A WITNESS DECLARATION EVIDENCE PRIMER
This discussion addresses some of the more common issues in lay witness declarations:
A lay witness must have personal knowledge of the matter which he or she is declaring about. (See Evid. Code sec. 702, subd. (a).) If the witness did not experience (in other words, hear or see) the matter, it should not be discussed. Unfortunately, that is not often what occurs.
Even if the declarant has personal knowledge of another person’s statement, the declarant’s representation about what he or she has heard or read will result in a hearsay objection. Common hearsay exceptions are a party’s admission (sec. 1220), adoptive admission (section 1221), authorized admission (sec. 1222), a prior inconsistent statement (sec. 1235), prior consistent statement (sec. 1236), spontaneous statement (sec. 1240), contemporaneous statement (sec. 1241), then existing state of mind (sec. 1250) and business record (sec. 1271). Note, as to the business records exception, the declarant must be familiar with the method of the record’s preparation, which the declarant may not have. A non-statutory hearsay exception is that the matter is not being offered for its truth but that argument, if made, undercuts the probative value of the evidence; for that reason, this response to a hearsay objection is better made at trial.
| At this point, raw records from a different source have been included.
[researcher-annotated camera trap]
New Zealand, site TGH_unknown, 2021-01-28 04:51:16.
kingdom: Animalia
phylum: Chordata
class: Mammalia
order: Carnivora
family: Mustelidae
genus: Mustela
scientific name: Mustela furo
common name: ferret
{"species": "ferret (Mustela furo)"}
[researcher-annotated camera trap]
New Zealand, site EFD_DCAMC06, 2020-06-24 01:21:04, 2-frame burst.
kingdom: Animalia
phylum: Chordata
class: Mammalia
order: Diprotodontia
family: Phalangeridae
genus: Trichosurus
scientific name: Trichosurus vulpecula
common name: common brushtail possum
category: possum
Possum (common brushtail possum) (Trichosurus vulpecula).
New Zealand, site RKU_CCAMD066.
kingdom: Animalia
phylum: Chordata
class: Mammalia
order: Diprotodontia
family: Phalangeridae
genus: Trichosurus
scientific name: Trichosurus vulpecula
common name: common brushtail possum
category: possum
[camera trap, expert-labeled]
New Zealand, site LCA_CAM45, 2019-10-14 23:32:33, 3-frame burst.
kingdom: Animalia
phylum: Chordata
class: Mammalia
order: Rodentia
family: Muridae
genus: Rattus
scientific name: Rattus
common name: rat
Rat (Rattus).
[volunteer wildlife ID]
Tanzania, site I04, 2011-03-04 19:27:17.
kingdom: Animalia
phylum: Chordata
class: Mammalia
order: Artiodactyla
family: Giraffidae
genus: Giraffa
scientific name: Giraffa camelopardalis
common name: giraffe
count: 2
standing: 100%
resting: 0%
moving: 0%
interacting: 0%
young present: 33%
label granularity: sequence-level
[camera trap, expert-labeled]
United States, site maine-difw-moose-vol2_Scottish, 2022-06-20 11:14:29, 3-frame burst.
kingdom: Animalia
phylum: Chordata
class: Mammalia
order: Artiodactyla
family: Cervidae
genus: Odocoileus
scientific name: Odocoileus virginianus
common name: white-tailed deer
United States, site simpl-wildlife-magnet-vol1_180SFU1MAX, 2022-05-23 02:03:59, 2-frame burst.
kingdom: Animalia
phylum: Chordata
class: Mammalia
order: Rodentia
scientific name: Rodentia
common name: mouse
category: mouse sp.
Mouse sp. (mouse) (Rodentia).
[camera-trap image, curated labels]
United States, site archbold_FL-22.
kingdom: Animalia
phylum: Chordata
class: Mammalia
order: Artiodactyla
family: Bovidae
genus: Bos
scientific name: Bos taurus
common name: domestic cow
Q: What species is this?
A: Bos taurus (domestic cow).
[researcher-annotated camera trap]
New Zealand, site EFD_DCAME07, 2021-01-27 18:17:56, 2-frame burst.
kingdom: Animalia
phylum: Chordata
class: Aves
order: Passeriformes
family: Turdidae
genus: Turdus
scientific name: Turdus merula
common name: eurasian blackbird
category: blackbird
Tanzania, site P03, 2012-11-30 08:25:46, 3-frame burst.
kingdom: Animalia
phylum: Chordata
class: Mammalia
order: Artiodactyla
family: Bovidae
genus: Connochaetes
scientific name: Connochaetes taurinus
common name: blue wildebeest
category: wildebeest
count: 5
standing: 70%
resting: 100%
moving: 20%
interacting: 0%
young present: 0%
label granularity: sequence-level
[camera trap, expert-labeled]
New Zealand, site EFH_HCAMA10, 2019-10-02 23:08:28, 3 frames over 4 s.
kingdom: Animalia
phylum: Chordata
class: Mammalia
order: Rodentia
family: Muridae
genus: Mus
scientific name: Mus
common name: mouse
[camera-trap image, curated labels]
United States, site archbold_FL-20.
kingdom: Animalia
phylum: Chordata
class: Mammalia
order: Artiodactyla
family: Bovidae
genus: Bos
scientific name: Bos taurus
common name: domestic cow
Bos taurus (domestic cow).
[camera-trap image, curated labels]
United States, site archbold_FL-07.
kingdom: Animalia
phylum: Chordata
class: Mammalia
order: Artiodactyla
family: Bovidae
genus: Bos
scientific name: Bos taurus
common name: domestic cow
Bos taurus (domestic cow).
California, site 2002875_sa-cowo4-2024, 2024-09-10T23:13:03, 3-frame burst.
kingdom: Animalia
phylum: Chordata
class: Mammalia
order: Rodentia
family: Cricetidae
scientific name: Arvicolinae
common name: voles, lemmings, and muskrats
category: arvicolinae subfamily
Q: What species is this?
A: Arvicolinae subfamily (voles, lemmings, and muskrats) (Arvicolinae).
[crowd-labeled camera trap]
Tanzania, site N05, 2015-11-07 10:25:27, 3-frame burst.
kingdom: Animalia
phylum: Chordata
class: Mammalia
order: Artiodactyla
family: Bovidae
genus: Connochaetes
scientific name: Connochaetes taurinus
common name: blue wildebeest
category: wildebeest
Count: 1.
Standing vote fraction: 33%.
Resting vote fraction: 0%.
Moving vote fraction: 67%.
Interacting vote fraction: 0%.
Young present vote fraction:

Lay witnesses can “authenticate” a writing, pursuant to Evid. Code sec. 1400, if they can show familiarity with the writing. The declarant must have some knowledge about the preparation of the writing, as an example, by being able to identify the handwriting or signature on the document. (Ruiz v. Moss Brothers Auto Group, Inc. (2014) 232 Cal.App.4th 836, 846 [motion to compel arbitration properly denied where plaintiff did not recall signing the arbitration agreement and the moving party did not show that the signature on the agreement was the plaintiff’s].) Authentication may also be established by asking the opposing party to admit the existence of the writing or asking the author of the writing at deposition to identify the document. Merely attaching a writing as an exhibit to a declaration, without more, does not authenticate that exhibit. (Serri v. Santa Clara University (2014) 226 Cal.App.4th 830, 855 [unsigned handwritten notes unaccompanied by other evidence of their authorship in opposition to an MSJ were properly excluded for lack of authentication].)
It is common for a declarant to offer an opinion that a party is a good person, honest and hard working. However, evidence of a person’s good character is inadmissible to support the credibility of that person unless evidence of the party’s bad character has been admitted for the purpose of attacking his or her credibility. (Evid. Code sec. 790.) Should plaintiffs object to such an opinion, the defendants might contend that the complaints’ causes of action attacked their credibility, while plaintiffs might argue in response to a similar objection by defendants that their answers to the allegations inferentially challenged the plaintiffs’ respective credibility.